● **Text shown**
"""

- Church: Catholic Church
- Archdiocese: Roman Catholic Archdiocese of San Salvador
- Diocese: Roman Catholic Diocese of San Miguel (El Salvador)
- Appointed: April 7, 2018
- Predecessor: Miguel Ángel Morán Aquino
- Previous post: Military Ordinariate of El Salvador March 29, 2008-December 7, 2017

Orders
- Ordination: July 5, 1986 by José Oscar Barahona Castillo
- Consecration: March 29, 2008 by Luigi Pezzuto

Personal details
- Born: Fabio Reynaldo Colindres Abarca June 20, 1961 (age 64) Ilobasco, Cabañas Department, El Salvador
- Denomination: Catholicism
- Education: University
- Alma mater: Pontifical Gregorian University

= Fabio Reynaldo Colindres Abarca =

Salvadoran catholic bishop

Fabio Reynaldo Colindres Abarca (born in Ilobasco, Cabañas, El Salvador on June 20, 1961) is a Catholic Bishop, Professor, Salvadoran Christian theologian.

== Biography ==
He was born on June 20, 1961, in the city of Ilobasco located in the Department of Cabanas, El Salvador. He grew up and went to primary and secondary school in Ilobasco.

In his youth he decided to join the path of priesthood, and joined "The Mission of Fathers of Guatemala," and studied philosophy. Afterwards he pursued studies in theology in the Seminary of San José of the Mountain in San Salvador.

"""

● **Provided material**

"""

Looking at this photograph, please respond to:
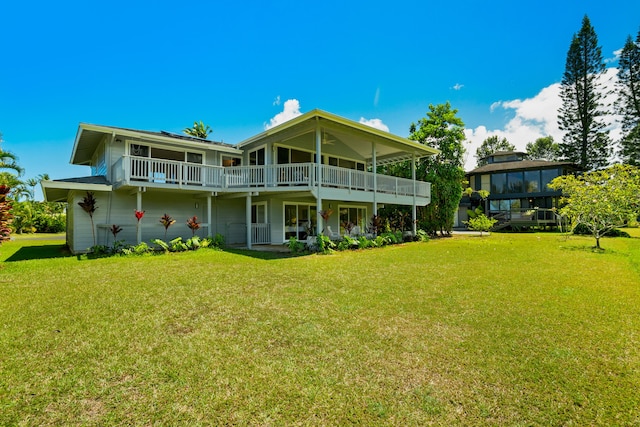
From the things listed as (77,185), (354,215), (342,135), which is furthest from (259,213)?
(77,185)

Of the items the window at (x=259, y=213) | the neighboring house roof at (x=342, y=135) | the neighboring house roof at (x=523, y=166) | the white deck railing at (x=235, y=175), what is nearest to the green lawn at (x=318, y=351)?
the white deck railing at (x=235, y=175)

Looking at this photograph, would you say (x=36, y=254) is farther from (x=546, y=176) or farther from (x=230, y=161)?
(x=546, y=176)

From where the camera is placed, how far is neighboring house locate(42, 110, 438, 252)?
39.8ft

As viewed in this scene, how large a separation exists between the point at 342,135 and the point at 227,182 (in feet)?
20.5

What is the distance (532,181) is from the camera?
29.7 meters

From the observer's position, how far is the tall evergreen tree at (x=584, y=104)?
94.8 feet

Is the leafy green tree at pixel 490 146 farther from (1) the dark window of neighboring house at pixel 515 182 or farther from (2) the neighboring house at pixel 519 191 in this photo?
(1) the dark window of neighboring house at pixel 515 182

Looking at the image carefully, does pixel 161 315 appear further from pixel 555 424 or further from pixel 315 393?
pixel 555 424

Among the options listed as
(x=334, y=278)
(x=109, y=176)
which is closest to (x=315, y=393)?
(x=334, y=278)

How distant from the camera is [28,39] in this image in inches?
522

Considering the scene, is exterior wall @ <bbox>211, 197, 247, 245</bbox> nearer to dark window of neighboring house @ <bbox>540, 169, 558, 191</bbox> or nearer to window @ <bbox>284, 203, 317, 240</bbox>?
window @ <bbox>284, 203, 317, 240</bbox>

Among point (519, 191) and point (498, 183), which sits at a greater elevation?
point (498, 183)

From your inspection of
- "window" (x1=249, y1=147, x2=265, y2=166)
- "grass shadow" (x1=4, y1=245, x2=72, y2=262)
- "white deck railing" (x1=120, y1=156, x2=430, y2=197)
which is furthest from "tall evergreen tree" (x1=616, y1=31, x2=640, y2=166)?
"grass shadow" (x1=4, y1=245, x2=72, y2=262)

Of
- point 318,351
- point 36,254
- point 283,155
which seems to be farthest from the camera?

"""

● **Complete the following**
1 – In the Colindres Abarca profile, who consecrated him?
2 – Return the passage of the Colindres Abarca profile from "Personal details" up to and including "Salvadoran Christian theologian.".
3 – Resume the Colindres Abarca profile, continuing on from its final sentence.

● **Results in order**
1 – Luigi Pezzuto

2 –
Personal details
- Born: Fabio Reynaldo Colindres Abarca June 20, 1961 (age 64) Ilobasco, Cabañas Department, El Salvador
- Denomination: Catholicism
- Education: University
- Alma mater: Pontifical Gregorian University

= Fabio Reynaldo Colindres Abarca =

Salvadoran catholic bishop

Fabio Reynaldo Colindres Abarca (born in Ilobasco, Cabañas, El Salvador on June 20, 1961) is a Catholic Bishop, Professor, Salvadoran Christian theologian.

3 –
After being ordained as a priest, he pursued higher education in Rome, Italy studying at the Pontifical Gregorian University, where he majored in Christian theology.

On July 5, 1986, he was ordained as a priest to serve the Diocese of San Vicente, by the then bishop, José Oscar Barahona Castillo.

Once he returned to El Salvador, he began to exercise his pastoral ministry. From 1989 to 2000, he was an educator at Libro sagrado at the San Jose of the Mountain Seminary in San Salvador, the same Seminary in which he had once studied at. He was also the sub-secretary of the Episcopal Conference of El Salvador (CEDES), a member of the International Council for Catechesis (Co.In.Cat.) and a Military Chaplain.

From the year 2000 up until 2008 he was the General Chaplain and Apostolic administrator of the Military Ordinariate of El Salvador.

== Episcopate ==

=== The Military's Bishop of El Salvador ===
On February 2, 2008, after years of working in the Military Bishopric of El Salvador; Pope Benedict XVI named him the new Bishop of the Salvadoran military. He received episcopal consecration on March 29, 2008, under the Papal Ambassador of El Salvador and Belize Luigi Pezzuto, and co-consecrators were the then Bishop of San Vicente, José Oscar Barahona Castillo who also consecrated him as a priest, as well as Rodrigo Orlando Cabrera Cuéllar, then Bishop of Santiago de Maria.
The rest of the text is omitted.